*EXTRACT TO READ:*
----

The only thing better than running a learning algorithm is pretending to run it.
In my last post, I complained about pertinacity: the annoying property of standard policy gradient that encourages current behaviour even it is meh. Fundamentally this is because policy gradient (pretends to) sample from the current policy, so if the current policy is far away from a rewarding region, the signal is small. The movement of probability between meh regions does cancel out in exact expectation but with finite samples you end up spending a lot of data just reshuffling the deck chairs on the Titanic.
Wouldn’t it be nice to (pretend to) sample from a policy that has coverage in the high reward region? How about (pretending to) sample from an optimal policy?

----

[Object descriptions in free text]
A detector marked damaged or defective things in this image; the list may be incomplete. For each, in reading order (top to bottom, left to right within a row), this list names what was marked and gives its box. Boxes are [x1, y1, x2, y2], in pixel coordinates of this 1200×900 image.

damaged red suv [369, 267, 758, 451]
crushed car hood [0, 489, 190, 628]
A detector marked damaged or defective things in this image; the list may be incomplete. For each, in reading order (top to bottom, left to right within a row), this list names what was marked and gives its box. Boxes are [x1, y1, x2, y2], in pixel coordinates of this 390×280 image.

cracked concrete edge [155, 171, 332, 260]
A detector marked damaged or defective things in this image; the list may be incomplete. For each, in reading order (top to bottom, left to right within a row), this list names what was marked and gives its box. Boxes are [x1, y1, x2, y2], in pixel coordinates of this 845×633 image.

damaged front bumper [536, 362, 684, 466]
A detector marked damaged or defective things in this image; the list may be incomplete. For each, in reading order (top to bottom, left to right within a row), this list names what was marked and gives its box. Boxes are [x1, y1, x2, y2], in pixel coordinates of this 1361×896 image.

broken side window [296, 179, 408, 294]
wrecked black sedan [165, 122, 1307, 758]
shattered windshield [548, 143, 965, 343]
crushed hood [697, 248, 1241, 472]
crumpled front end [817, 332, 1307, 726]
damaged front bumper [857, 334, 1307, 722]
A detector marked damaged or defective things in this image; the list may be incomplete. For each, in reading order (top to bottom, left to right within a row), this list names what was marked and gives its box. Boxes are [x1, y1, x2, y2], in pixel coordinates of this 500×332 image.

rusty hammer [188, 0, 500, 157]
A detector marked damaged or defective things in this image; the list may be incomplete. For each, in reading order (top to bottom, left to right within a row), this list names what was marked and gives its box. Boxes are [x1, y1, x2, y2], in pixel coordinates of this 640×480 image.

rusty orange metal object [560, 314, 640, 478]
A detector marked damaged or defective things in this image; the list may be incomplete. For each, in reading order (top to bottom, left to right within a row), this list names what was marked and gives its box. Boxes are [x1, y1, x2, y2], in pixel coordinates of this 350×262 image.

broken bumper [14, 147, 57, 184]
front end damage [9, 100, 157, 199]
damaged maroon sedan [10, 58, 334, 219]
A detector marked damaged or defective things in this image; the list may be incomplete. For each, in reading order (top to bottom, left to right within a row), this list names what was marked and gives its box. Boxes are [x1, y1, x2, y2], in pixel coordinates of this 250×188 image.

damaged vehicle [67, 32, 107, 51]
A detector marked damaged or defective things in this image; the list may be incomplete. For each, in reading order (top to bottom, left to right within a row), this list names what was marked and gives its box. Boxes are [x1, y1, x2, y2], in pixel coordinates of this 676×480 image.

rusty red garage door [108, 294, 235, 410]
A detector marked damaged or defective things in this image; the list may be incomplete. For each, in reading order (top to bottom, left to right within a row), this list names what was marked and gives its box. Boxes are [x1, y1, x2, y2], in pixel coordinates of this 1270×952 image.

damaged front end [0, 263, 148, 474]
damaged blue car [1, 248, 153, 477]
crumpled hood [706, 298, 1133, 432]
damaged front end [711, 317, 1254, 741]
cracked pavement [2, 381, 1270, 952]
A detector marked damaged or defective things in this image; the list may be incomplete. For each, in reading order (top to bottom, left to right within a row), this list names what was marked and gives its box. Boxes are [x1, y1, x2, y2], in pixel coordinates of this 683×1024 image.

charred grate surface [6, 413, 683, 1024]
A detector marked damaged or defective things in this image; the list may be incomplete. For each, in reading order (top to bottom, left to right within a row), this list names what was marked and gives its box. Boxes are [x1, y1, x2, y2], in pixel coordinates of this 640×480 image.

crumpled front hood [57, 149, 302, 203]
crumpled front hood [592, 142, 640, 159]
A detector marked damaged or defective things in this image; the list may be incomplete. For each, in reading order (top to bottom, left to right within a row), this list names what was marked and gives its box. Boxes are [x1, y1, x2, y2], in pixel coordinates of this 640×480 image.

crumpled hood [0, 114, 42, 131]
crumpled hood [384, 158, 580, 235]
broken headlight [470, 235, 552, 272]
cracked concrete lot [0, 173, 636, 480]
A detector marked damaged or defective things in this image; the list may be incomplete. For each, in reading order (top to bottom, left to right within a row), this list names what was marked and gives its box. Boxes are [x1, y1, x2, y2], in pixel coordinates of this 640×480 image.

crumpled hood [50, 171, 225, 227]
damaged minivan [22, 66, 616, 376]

----

*ACTIVITY:* Rewrite the paragraph of the policy gradient extract that begins "In my last post" as a shorter version that keeps its main facts. Rely only on the text, not on the data.

*YOUR RESPONSE:* A previous post complained about pertinacity, a flaw of standard policy gradient that encourages current behavior even when it is mediocre. This happens because policy gradient (pretends to) sample from the current policy, so when that policy is far from a rewarding region, the signal is small. Probability shifting between mediocre regions cancels out in exact expectation, but with finite samples much data is wasted on pointless reshuffling.